MOTHER: Today we had to drag him out of the aisle because he wanted Lucky Charms.
MR. SOLMAN: Why did you want Lucky Charms?
LITTLE BOY: Because I wanted them. They're Olympic.
MR. SOLMAN: But though he complained bitterly, that boy didn't get Lucky Charms, still 50 cents higher than the store brand equivalent, Magic Stars. In fact, cereal sales fell nearly 4 percent last year and many consumers at this Shaw's Supermarket in Waltham, Massachusetts, were buying cheaper non-name brand cereals.
MOTHER: Sometimes I bought the store brand because I thought the others were too expensive. I think $4.50 to $5 a box is too high.
MR. SOLMAN: It is in this context that Post announced in April that it was cutting price 20 percent on average. The sound bite it sent to TV stations was upbeat.

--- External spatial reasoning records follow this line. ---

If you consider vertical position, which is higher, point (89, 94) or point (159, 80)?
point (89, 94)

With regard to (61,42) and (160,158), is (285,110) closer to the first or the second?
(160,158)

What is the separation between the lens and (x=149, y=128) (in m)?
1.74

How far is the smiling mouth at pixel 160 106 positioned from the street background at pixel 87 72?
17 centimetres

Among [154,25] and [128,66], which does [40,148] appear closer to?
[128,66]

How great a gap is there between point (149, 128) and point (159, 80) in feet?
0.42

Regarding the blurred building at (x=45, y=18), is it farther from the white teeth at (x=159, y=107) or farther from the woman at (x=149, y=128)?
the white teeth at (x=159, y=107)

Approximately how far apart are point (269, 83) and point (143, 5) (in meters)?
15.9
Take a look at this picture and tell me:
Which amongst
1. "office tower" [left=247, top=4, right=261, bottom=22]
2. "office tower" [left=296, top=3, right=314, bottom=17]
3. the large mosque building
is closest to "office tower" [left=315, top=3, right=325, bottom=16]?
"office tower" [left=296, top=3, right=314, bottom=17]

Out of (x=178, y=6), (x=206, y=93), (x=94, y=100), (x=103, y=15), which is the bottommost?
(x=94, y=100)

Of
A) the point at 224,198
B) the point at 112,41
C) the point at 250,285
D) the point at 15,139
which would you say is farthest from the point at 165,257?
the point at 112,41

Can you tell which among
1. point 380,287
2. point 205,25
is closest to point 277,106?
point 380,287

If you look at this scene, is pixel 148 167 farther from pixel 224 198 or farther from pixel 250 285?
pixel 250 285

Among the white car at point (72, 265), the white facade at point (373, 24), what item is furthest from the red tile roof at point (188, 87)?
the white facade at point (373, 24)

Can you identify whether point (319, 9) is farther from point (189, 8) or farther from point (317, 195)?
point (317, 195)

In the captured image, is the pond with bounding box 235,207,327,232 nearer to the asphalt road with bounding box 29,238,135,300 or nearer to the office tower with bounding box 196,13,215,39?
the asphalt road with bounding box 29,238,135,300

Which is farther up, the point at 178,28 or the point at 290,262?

TIM CALLAHAN, Post Cereal: With this price rollback, we're giving consumers what they want for breakfast. For example, this box of Post Honeycomb sells for $3.95 and will go to $2.99, almost $1 less than its current suggested retail price.
MR. SOLMAN: In the next several months, Post gained sales at the expense of arch rival Kellogg, and so in June, Kellogg also cut prices, sounding as though they'd just thought of it.
ARNOLD LANGBO, CEO, Kellogg Company: The good news for consumers today is that the best to you each morning will now cost less for you each morning.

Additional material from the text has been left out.